_Material for this exercise_
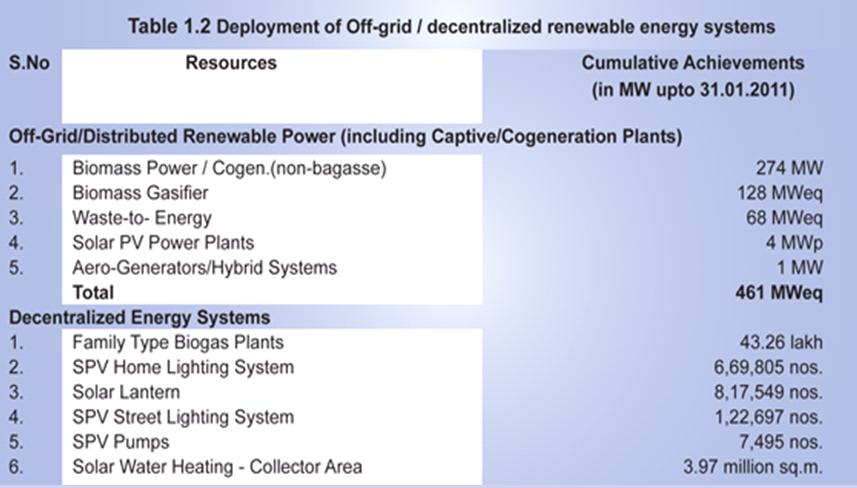 Off-grid renewables deployment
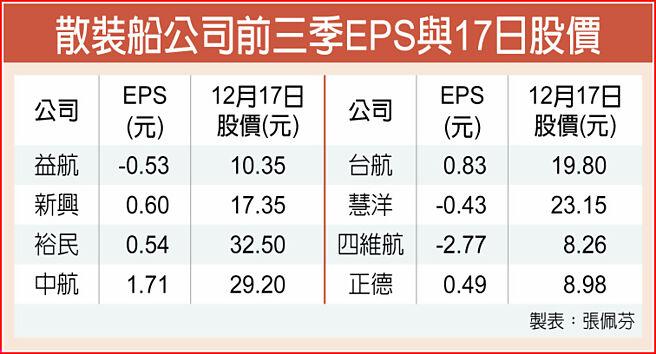 散裝船公司前三季EPS與17日股價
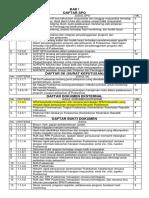 Daftar Dokumen Bab 1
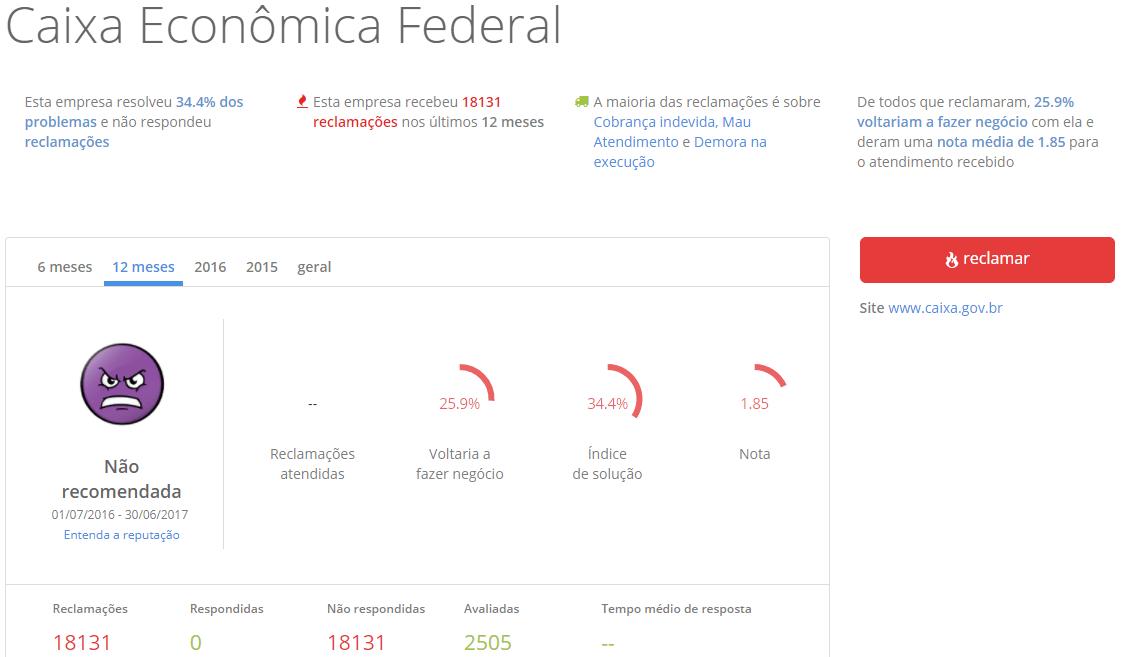 reclame aqui caixa economica federal
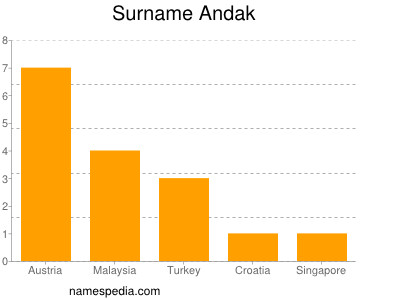 Surname Andak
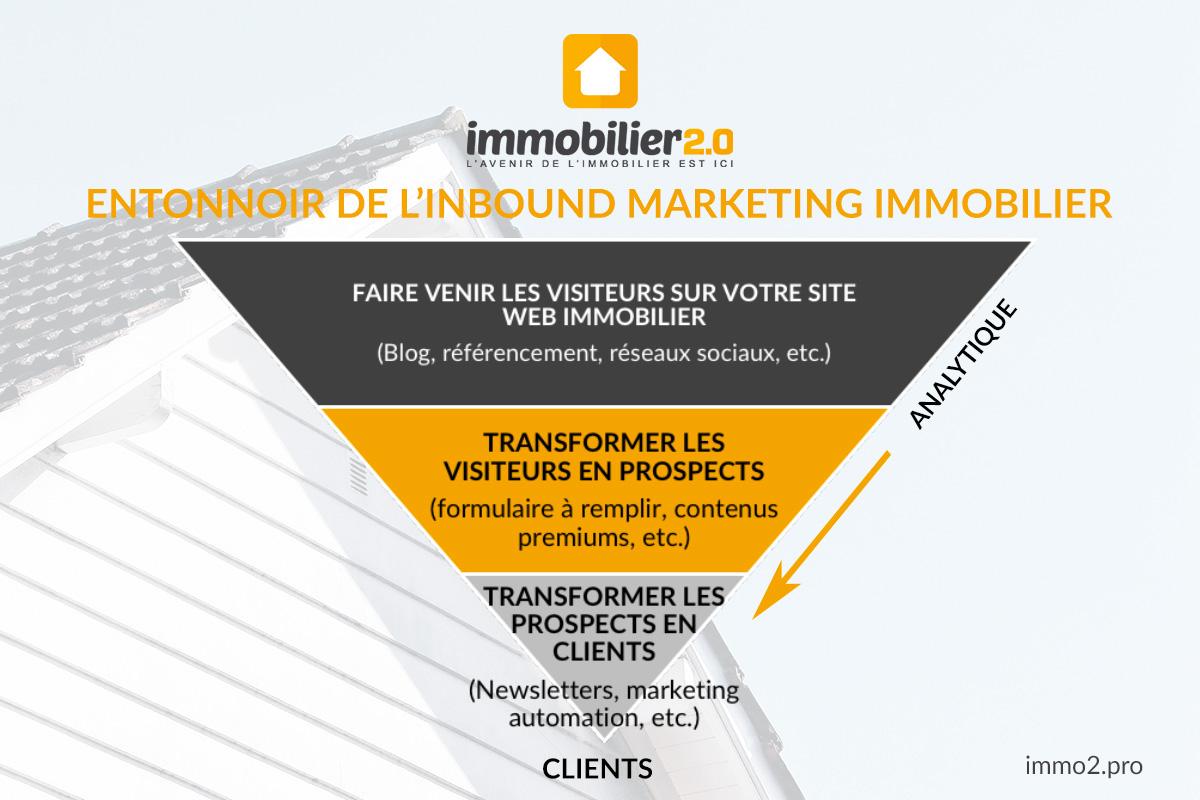 Entonnoir Inbound Marketing Immobilier2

_Work instructions_
Copy out the listing exactly as it stands, but not the pictures.

_Result of the exercise_
 Off-grid renewables deployment
 散裝船公司前三季EPS與17日股價
 Daftar Dokumen Bab 1
 reclame aqui caixa economica federal
 Surname Andak
 Entonnoir Inbound Marketing Immobilier2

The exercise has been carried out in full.